* **ARTICLE**:
━━━━━━━━━━━━━━━━

SERENE Social is a community that was set up to inspire a life of passion, power and purpose for women around the globe. SERENE provides a source of conscious content, connections and empowerment via yoga, networking sessions, meditation, online courses and more. For more info on how I helped launch SERENE London read here

4. You are now running Yoga lessons at the West London Buddhist Centre. Can you tell us a bit more about the centre and what you do there? 

The West London Buddhist Centre is a charity linked to a wider movement called Triratna Buddhist Community. It’s just one of the many businesses, retreat centres and other initiatives you’ll find worldwide. WLBC is based in a beautiful new Notting Hill building on Porchester Road and hosts a programme of classes and courses in mindfulness disciplines such as meditation, yoga and other bodywork.

I teach weekly Yin and Vinyasa classes, monthly yoga and coaching workshops as well as private coaching sessions. My ethos is to empower my students and clients to have their own unique experience. I do this by providing them with a space to begin healing themselves and find their full potential.

Although I’m not Buddhist, I fully embrace its philosophy to transform our responses to life experiences and it’s an ethos that crosses over many different cultures and religious beliefs. Mindfulness practices such as meditation and yoga not only help train the body to a more healthy physical state, but also enable students to shift their emotional and mental states towards a more conscious and balanced life.

5. How do you stay positive when you are faced with difficulties and obstacles? 

To stay positive as an expat mum in the city, I do daily mindful practices such as yoga, meditation and gratitude and try following a healthy diet. I definitely feel the difference if I’m not keeping up and doing the work. I’ve learned that if you consistently do the work, it does get easier. As with my clients, I also practice techniques such as repeating daily positive affirmations to manifest my dreams, and have regular Reiki sessions to replenish my energy. But most of all, I remember to breathe!

Unknown-5

6. What advice would you give to all the stressed out mums (and dads) out there?

As parents, to really fully support the ones we love, we must remember to first take care of ourselves. We need to learn how to set boundaries with our own time and our energy. Sometimes it’s ok to say ‘no’ to going out and just be comfortable staying quiet at home. Equally, it helps to remember to take some time for yourself – whether that be a girls’/guys’ night out, a mani/pedi, going to the gym, or getting a babysitter so you can enjoy a date night.

7. Many mums I know would love to find something they can do that helps others while staying flexible around their family time. What advice would you give to anyone who wants to become a yoga instructor or wellness coach like you? 

  1. Do your research – There are so many part-time and online training/teaching options available out there that will compliment a parent’s lifestyle. Just make sure you choose a teacher/coach whose personality and style resonates with you.
  2. Seek support – Make sure you have a reliable and flexible nanny and friends. Schedule play dates and activities so your kids stay busy and connected while you’re out/away
  3. Get organised – Make regular lists and acknowledge what you have accomplished. It’s all about baby steps.

━━━━━━━━━━━━━━━━

* **EXTRACTED RECORDS**:
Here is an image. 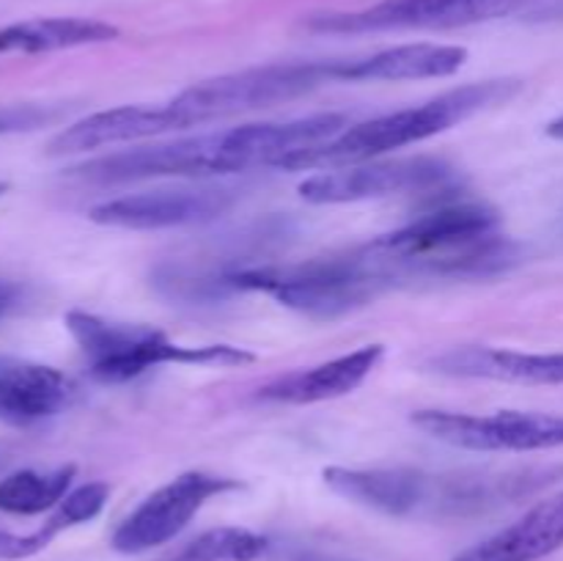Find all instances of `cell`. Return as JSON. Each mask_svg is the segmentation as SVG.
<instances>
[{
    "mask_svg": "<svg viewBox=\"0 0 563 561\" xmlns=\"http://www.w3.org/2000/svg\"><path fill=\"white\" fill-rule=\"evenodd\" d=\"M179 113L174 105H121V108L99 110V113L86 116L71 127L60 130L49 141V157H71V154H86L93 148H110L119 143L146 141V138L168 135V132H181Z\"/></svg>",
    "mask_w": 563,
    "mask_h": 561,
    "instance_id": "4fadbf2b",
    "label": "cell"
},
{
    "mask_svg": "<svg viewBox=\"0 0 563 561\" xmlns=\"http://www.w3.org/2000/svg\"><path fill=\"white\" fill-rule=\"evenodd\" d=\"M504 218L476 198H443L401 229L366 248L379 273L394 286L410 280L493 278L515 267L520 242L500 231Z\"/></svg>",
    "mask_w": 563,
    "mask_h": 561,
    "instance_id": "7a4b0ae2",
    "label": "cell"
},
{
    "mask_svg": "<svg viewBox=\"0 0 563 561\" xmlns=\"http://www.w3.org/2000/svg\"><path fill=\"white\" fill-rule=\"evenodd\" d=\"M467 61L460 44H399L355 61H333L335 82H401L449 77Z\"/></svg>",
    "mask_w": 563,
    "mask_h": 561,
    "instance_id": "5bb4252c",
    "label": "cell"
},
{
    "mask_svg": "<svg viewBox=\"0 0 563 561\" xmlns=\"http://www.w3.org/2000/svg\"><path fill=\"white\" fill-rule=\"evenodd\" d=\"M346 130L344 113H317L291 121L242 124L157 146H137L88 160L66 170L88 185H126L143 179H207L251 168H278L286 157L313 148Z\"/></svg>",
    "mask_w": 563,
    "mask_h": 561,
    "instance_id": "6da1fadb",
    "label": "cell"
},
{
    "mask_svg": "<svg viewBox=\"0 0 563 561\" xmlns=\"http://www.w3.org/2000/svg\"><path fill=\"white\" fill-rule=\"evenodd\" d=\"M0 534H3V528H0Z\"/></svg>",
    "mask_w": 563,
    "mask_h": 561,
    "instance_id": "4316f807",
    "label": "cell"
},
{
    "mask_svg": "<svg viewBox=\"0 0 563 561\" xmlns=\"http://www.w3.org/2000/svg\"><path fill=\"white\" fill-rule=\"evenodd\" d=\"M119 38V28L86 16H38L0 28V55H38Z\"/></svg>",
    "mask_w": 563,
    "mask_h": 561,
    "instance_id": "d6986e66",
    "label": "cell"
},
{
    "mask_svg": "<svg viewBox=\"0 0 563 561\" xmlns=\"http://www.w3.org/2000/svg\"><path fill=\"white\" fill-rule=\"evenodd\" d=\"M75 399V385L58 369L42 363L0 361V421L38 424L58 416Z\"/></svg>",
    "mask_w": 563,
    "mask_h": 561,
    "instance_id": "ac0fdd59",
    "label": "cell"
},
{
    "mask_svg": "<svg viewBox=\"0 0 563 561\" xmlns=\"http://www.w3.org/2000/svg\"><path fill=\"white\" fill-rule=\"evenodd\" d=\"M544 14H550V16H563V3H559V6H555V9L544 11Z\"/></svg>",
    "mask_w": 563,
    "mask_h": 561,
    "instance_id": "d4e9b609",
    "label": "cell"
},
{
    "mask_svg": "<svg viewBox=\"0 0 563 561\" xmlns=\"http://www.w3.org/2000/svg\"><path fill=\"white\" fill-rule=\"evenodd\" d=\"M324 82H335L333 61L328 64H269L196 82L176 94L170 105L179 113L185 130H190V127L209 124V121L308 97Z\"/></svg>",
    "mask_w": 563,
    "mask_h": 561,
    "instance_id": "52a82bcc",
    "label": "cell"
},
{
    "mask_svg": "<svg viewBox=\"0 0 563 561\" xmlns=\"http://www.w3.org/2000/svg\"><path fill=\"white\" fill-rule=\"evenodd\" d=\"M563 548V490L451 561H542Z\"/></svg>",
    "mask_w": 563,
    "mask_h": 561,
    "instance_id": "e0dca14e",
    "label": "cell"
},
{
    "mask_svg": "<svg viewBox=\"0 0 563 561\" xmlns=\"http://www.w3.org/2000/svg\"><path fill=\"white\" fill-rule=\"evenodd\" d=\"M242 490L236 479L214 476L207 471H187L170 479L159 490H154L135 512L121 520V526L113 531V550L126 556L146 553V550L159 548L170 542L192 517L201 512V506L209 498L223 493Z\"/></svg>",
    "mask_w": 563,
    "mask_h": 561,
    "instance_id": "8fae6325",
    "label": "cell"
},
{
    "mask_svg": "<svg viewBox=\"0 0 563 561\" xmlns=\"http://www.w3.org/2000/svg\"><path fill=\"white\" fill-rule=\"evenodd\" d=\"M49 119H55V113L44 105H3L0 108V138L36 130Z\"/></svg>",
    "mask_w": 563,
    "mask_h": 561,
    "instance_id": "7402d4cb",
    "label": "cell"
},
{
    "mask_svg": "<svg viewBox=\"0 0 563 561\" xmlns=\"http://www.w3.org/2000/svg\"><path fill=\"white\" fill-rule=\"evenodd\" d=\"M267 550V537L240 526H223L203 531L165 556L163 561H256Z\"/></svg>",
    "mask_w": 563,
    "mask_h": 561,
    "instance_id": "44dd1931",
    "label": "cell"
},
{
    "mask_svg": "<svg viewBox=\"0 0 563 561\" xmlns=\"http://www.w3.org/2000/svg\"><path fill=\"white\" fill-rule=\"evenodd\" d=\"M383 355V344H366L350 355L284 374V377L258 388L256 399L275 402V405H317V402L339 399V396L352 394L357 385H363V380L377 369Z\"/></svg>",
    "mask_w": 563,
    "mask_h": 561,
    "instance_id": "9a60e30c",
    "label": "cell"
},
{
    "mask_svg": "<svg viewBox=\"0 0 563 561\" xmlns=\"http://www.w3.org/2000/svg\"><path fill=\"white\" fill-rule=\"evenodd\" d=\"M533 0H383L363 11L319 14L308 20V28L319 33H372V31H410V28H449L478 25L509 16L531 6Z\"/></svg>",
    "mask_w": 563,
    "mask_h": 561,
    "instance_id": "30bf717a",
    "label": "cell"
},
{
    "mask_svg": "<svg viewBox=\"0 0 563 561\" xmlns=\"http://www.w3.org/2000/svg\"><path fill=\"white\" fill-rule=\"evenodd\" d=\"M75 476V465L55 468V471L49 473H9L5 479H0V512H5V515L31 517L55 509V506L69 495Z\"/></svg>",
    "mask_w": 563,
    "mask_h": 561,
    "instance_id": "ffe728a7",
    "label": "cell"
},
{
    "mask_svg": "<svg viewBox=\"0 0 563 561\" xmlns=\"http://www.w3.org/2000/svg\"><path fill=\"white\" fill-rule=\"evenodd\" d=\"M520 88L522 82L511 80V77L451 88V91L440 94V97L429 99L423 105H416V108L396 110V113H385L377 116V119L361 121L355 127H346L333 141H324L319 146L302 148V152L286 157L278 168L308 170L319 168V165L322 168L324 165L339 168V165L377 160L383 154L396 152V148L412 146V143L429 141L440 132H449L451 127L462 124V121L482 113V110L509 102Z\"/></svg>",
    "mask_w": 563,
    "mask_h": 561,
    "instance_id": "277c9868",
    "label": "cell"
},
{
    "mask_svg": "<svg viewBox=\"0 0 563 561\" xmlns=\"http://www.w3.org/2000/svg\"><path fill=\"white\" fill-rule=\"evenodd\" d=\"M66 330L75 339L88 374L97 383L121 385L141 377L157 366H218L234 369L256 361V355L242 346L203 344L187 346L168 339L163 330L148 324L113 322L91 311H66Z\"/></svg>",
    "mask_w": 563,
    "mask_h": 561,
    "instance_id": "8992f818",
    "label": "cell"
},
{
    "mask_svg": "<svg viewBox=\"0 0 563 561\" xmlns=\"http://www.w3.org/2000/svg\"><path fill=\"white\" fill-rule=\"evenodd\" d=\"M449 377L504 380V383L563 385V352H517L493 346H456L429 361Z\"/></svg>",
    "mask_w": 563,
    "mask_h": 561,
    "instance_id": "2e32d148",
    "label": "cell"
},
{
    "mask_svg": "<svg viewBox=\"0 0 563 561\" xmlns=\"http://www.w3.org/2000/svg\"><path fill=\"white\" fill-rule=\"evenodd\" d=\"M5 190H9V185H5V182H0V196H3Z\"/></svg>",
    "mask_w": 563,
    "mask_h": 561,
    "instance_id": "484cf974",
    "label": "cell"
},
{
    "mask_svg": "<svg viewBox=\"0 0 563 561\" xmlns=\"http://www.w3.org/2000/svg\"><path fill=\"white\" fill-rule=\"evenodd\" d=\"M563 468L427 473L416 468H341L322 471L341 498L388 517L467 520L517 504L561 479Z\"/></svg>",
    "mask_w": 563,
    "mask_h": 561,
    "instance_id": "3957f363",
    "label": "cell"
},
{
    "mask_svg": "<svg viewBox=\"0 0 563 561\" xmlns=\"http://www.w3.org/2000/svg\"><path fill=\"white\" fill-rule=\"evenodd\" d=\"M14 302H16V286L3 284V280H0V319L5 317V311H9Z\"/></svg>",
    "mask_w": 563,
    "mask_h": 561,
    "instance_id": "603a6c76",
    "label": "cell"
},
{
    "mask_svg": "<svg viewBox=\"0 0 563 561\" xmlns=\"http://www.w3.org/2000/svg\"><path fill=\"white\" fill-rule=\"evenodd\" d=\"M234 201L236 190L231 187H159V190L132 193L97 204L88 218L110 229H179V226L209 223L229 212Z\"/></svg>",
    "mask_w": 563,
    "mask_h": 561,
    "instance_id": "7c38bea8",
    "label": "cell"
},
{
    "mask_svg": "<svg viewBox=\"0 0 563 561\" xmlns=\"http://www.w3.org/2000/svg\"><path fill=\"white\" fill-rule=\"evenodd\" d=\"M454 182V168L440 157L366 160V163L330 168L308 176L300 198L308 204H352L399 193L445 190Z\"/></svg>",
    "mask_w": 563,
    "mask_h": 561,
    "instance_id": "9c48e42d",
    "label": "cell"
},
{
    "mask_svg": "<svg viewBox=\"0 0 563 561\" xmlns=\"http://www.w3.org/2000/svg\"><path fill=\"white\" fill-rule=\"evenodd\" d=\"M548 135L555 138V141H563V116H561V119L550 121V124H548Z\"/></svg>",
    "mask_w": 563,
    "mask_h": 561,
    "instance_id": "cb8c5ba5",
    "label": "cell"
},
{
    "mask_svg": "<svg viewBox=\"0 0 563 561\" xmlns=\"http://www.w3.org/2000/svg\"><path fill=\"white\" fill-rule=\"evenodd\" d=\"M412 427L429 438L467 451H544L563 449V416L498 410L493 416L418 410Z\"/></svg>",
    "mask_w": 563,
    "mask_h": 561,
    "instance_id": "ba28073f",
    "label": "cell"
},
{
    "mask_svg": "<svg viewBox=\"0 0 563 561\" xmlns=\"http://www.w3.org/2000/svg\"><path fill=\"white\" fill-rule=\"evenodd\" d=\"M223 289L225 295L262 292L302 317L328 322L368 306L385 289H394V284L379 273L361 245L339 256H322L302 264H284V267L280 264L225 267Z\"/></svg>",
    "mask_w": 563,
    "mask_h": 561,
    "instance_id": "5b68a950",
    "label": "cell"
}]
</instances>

━━━━━━━━━━━━━━━━

* **WRITTEN TASK**: Update the passage of the interview from "1. Do your research" to "resonates with you.", replacing "personality" with "approach".

* **ANSWER FOR THE TASK**:
1. Do your research – There are so many part-time and online training/teaching options available out there that will compliment a parent’s lifestyle. Just make sure you choose a teacher/coach whose approach and style resonates with you.